Sealaska Heritage Institute, along with other partnering organizations, is gearing up for the 2022 Traditional Games in Juneau this April 2-3.
Cheered on by this year’s theme of “Sh yáx̱ ayeeltseenáa!” Lingít for “Strengthen yourself!,” the games will be in person, though spots are limited by mitigation measures, said coach and organizer Kyle Worl.
“We’re being flexible to see how the COVID situation will be in April,” Worl said in a phone interview. “At this point we’re planning to have about 100 athletes. If things improve more we can allow more athletes.”
This will be the fifth year that SHI has helped sponsor the games, Worl said, partnering with other organizations like the Central Council of the Tlingit and Haida Indian Tribes of Alaska. Last year, as part of the mitigation strategy, the game was broken up into three smaller games distributed around the region, though the Ketchikan event never happened because of a COVID-19 spike.
“At this point we’re planning to livestream the event. We’re being flexible,” Worl said. “If our levels really go down by April and we can have spectators, we’d love to invite them in.”
The games, hosted at Thunder Mountain High School, will be broken down into age groups, Worl said, including middle school, high school and adult divisions. Entrants are being grouped into teams largely based on geography, Worl said. Registration is still open for athletes 11 and older at the game’s website, Worl said. Athletes registering before March 1 will be entered in a drawing for a sealskin kicking ball, according to SHI.
“I’m very excited. It’ll be my last high school year competing,” said Ezra Elisoff, a TMHS senior, in a phone interview. “I’m excited to compete and see if I qualify for states this year. I hope states is in person this year ,but it might be virtual again.”

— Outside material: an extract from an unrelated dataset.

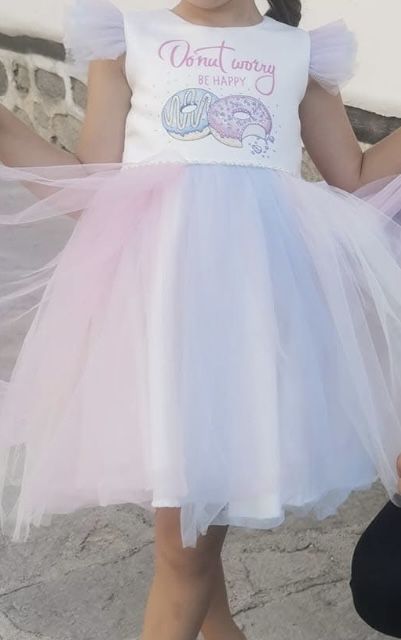 Детска рокля за повод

Elisoff said he’s been participating since his freshman year, when a friend lured him onto the team, and that he intends to keep competing as an adult. The games are both a good opportunity to see mates from up north and to compete, Elisoff said; his favorite event out of the ten is the two-foot high kick.

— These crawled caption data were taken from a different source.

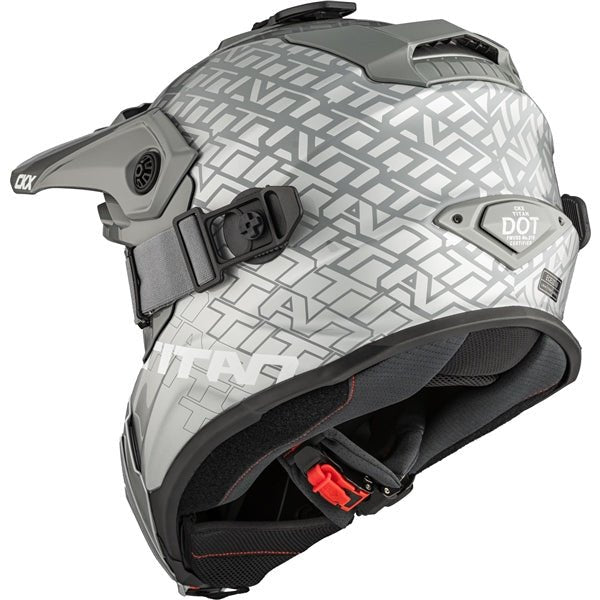 CKX Titan Air Flow Backcountry Helmet, winter (517194) - Driven Powersports Inc.779421175375517194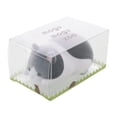 thumbnail image 2 of SUN-STAR Mogu Mogu Zoo Gray Hachiware Cat Eraser Shavings Tabletop Cleaner, 2 of 5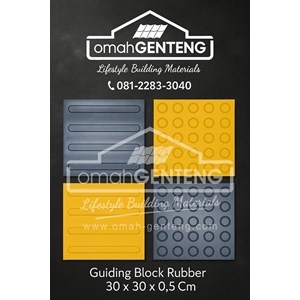 guiding block karet bengkulu - wa: o8122833o4o - omah genteng-1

“You can feel it when it’s going to be a good kick. You have to be quick about your kicks so it’s a fluid motion,” Elisoff said. “Landing is the hard part.”
Worl said that each year (outside of the pandemic) that the games have happened since SHI began hosting them five years ago, the number of participants has increased. Worl said he hopes that they’ll be able to go back to removing the mitigation-imposed limit on participants soon.
“I started partnering with SHI to host the first one in 2018. If I remember correctly, it was about 60 registered athletes in 2018. In 2019 we had 110 registered athletes. In 2020 we had nearly 150. In 2021 it was really unfortunate we had to limit the number of participants,” Worl said. If it wasn’t for COVID the numbers would be going up every year. There’s a lot more recognition for the games around the state, and in Canada.”
Worl said he hopes that like lacrosse, originally a sport developed by the Iroquois people, the Traditional Games can continue to expand and reach new audiences.
“I’d like to see it grow beyond Alaska, beyond the traditional places where it’s been played,” Worl said.